Verizon’s Worrisome Cable Deals
As regulators moved to block the ATT deal, Verizon Wireless was buying big chunks of spectrum from the nation’s largest cable carriers and signing agreements with them to sell each other’s services to consumers around the country.
The deals could have the positive effect of putting to use spectrum that cable companies bought at auction in 2006, and encouraging Verizon to roll out new high-tech wireless services. But the potential for these agreements to curtail competition in both wireless and wireline industries is troubling, and should be examined by the Justice Department and the F.C.C.
Verizon — Verizon Wireless’s main shareholder — relieved itself of the need to expand FiOS, its high-speed, fiber optic network, beyond the 18 million homes it set out to reach six years ago, a rollout that cost $23 billion.
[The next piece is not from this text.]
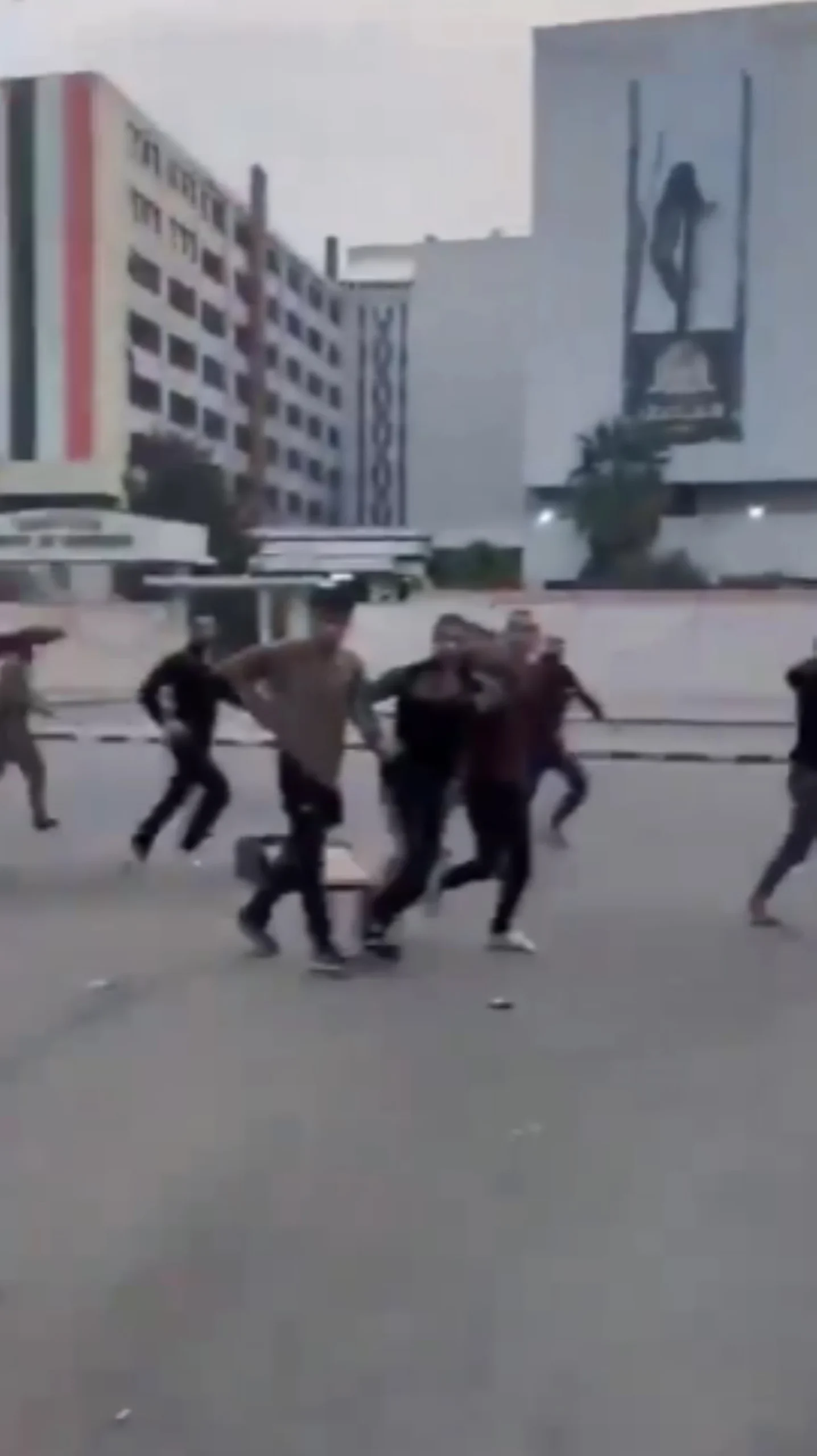 Ne oldu, bizi niye bıraktılar? Rejim düştü, Esad kaçtı!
For the other 114 million homes in the country, it can simply bundle its wireless service with the cable and wireline broadband services of its partners. The agreement between Verizon and the cable carriers includes a joint venture to develop technology to integrate the wireline and wireless platforms.
Verizon’s cable deals squashed hopes that cable carriers’ purchases of wireless spectrum would lead to more competition against the dominant players, ATT and Verizon Wireless. And it puts in doubt whether FiOS will ever be a serious competitor to cable, reducing the likelihood that video transmitted over broadband could break up cable’s regional oligopolies.
When Congress deregulated telecommunications 15 years ago, it was counting on a burst of competition among phone companies, cable carriers and other high-tech newcomers. Instead, we have seen a relentless push for consolidation within and across technological platforms, carving the market into national and regional oligopolies.
Promoting vigorous competition may require Congress to enhance regulators’ oversight of cross-platform deals. Antitrust suits are hard to win on all but the most obviously anticompetitive mergers in which the companies are in precisely the same business. Antitrust law may not be able to prevent wireless, wireline and cable from merging into one industry. And the F.C.C. has defined broadband as mostly outside its scope, and so has limited powers to regulate that pivotal market.
Verizon’s deals suggest a future in which cable carriers will get uncontested control of high-speed broadband into the home while ATT and Verizon will get uncontested control over wireless. For consumers with expensive wireless plans, pricey bundles of cable channels and costly, slow broadband, this does not look like good news.